# Training in Spartanburg S. C.



## Jerry Lyda (Apr 4, 2006)

I was told that the Spartanburg ASR Club is changing their training day from Sunday nights to Saturday nights. That being true we at the CSRA-ASR Club, in Georgia, will be traveling to Spartanburg for Saturday night training on the 22nd of July.


----------



## Kristen Cabe (Mar 27, 2006)

As of last weekend, they were talking about changing training from Sunday to Saturday, beginning next weekend. That'll be really nice for those of us who have to get up and go to work Monday morning (esp those of us who have at least an hour-long drive home afterwards!). I know I am looking forward to it, and Stacia said that if it was on Saturdays, then she might be able to start coming at least once a month or so. 
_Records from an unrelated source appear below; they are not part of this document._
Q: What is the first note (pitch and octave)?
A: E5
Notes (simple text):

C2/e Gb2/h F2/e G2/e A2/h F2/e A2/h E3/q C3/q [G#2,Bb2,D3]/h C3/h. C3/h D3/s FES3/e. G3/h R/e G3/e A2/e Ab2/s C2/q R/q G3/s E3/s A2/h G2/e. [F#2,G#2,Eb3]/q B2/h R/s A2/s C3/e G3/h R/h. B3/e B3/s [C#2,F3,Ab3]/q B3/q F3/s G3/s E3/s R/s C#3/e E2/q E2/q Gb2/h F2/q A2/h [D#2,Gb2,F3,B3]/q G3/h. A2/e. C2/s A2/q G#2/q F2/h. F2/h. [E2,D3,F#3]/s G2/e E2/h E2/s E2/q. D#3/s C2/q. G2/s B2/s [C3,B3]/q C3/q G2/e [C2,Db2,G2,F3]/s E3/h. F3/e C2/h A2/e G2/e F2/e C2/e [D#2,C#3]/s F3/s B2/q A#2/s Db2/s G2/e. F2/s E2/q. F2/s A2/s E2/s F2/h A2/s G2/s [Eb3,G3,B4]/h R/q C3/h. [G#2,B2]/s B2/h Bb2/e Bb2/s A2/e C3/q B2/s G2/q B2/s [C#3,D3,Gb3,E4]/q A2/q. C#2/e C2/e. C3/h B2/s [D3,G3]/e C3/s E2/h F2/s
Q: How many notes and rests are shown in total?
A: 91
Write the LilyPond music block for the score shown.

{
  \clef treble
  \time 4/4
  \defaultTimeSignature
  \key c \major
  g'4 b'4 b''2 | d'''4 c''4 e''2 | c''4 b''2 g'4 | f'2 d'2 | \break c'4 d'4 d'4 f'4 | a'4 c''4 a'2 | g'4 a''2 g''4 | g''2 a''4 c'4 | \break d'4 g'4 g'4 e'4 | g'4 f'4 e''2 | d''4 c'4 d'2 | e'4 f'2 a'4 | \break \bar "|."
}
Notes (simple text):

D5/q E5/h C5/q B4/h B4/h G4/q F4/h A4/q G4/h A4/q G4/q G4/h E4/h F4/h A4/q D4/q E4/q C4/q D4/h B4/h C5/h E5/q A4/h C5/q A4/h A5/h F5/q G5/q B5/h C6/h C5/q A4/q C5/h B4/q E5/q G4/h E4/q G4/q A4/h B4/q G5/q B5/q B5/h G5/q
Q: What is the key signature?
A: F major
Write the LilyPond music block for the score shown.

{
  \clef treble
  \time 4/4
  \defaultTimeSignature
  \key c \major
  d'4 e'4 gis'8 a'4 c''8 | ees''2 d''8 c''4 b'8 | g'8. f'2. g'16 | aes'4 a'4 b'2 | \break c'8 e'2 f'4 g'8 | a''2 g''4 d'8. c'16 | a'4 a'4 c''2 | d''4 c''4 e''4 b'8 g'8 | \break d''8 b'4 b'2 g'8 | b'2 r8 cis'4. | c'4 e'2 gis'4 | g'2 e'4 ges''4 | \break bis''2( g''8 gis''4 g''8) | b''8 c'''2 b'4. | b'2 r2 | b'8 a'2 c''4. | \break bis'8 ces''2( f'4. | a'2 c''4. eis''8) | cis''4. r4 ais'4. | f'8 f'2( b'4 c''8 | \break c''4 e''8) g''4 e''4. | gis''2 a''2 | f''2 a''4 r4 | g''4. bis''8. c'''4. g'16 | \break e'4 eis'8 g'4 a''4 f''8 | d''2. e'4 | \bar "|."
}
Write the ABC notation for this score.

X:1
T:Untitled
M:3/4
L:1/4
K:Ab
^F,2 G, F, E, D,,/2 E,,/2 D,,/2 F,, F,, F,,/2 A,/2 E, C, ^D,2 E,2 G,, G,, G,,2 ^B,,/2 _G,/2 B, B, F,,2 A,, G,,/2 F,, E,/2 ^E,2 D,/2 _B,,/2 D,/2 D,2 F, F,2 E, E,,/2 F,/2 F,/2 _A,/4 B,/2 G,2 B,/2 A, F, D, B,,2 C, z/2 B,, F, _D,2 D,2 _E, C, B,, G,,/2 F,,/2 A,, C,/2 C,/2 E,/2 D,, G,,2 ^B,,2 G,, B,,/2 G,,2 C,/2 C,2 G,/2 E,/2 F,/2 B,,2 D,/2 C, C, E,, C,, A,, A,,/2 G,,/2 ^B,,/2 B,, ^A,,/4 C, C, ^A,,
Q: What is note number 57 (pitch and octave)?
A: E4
Oh, and I got a new camera, so I'm hoping to be able to get some better pictures and videos (with sound!).


----------



## Stacia Porter (Apr 8, 2006)

Jerry Lyda said:


> I was told that the Spartanburg ASR Club is changing their training day from Sunday nights to Saturday nights. That being true we at the CSRA-ASR Club, in Georgia, will be traveling to Spartanburg for Saturday night training on the 22nd of July.


Yaaaaay I finally might be able to make this work lol! Achilles will be eternally grateful to you all :lol: . His jute fell off its shelf last night and it took me forever to calm him down...he was ready to go.

Now I'm assuming that the site for the Spartanburg club is Greer, right? Gotta map this out...


----------



## Kristen Cabe (Mar 27, 2006)

Stacia, I'll PM you the exact address.


----------